MY Lady Level sat at the open window of her husband's sitting-room, in the dark, her hot face lifted to the cool night air. Only a moment ago Lord Level had been calling out in his delirium, and Mrs. Edwards was putting cool appliances to his head, and damp, hot bricks to his feet. And Blanche knew that it was she who, by her indiscreet remarks and questioning, had brought on the crisis. She had not meant to harm or excite him; but she had done it; and she was very contrite.

It was now between ten and eleven o'clock. She did not intend to go to bed that night; and she had already slipped off her evening dress, and put on a morning one of soft gray cashmere. With his lordship in a fresh attack of fever, and the police about, the household did not think of going to rest.
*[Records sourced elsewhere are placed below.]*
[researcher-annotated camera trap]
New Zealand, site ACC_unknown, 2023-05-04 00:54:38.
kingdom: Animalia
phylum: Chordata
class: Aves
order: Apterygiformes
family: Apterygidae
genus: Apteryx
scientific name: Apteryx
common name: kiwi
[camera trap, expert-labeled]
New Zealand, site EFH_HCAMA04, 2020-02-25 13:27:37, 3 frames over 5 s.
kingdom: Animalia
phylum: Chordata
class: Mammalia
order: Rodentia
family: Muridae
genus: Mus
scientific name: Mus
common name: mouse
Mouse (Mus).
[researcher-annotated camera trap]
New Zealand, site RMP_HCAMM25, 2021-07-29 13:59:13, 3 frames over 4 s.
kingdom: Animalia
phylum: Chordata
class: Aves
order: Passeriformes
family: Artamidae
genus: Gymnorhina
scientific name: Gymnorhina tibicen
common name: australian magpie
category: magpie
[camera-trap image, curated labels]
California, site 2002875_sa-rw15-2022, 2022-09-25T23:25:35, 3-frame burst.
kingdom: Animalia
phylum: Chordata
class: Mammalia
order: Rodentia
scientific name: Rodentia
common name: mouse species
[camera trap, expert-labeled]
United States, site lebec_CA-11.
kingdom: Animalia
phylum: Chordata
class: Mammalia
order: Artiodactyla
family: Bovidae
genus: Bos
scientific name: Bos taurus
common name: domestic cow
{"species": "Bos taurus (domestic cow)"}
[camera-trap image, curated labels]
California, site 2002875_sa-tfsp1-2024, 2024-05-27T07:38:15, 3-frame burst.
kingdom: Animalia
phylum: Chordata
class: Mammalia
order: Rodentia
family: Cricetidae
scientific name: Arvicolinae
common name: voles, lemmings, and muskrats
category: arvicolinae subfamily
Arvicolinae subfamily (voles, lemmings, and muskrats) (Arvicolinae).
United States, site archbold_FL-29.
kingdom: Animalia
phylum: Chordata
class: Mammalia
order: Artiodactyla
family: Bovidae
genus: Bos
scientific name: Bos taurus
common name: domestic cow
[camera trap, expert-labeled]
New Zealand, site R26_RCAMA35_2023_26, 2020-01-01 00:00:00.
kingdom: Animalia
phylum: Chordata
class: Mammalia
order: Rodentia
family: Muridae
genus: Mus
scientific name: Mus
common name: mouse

Blanche Level sat in a miserable reverie, her lovely face pressed upon her slender hand, the tears standing in her blue eyes. She was suspecting her husband of all kinds of unorthodox things—this has been said before. Not the least disloyal of them being that an individual named Nina, who wore long gold earrings to enhance her charms, was concealed in that east wing, which might almost be called a separate house, and which owned a separate entrance.

And a conviction lay upon Lady Level—caught up since, not at the time—that it was this Nina who had attacked Lord Level. She could not drive away the impression.

Naturally she was bitterly resentful. Not at the attack, but at all the rest of it. She had said nothing yet to her husband, and she did not know whether she ever should say it; for even to speak upon such a topic reflected on herself a shame that stung her. Of course he forbade the search lest this visitor should be discovered, reasoned she; that is, he told her to forbid it: but ought she to obey him? Lady Level, cowering there in the darkness, would have served as a perfect exemplification of a small portion of Collins's "Ode to the Passions."

'Thy numbers, Jealousy, to naught were fixed,
Sad proof of thy distressful state;
Of differing themes the veering song was mixed,
And now it courted love, now raving, called on hate.'

Thus was it here. One moment she felt that she could—and should—put Lord Level away from her for his falsity, his treachery; the next she was conscious that life without him would be one long and bitter penance, for she had learned to love him with her whole heart and soul.

And until that miserable sojourn at Pisa, she had deemed that he returned her love, truly and passionately. Fie on the deceitful wiles of man!

A stir in the passage without. Was there any change in Lord Level, for better or for worse? Despite her resentment, she was anxious, and she opened the door. Mrs. Edwards had come out from the opposite chamber, a basin in hand.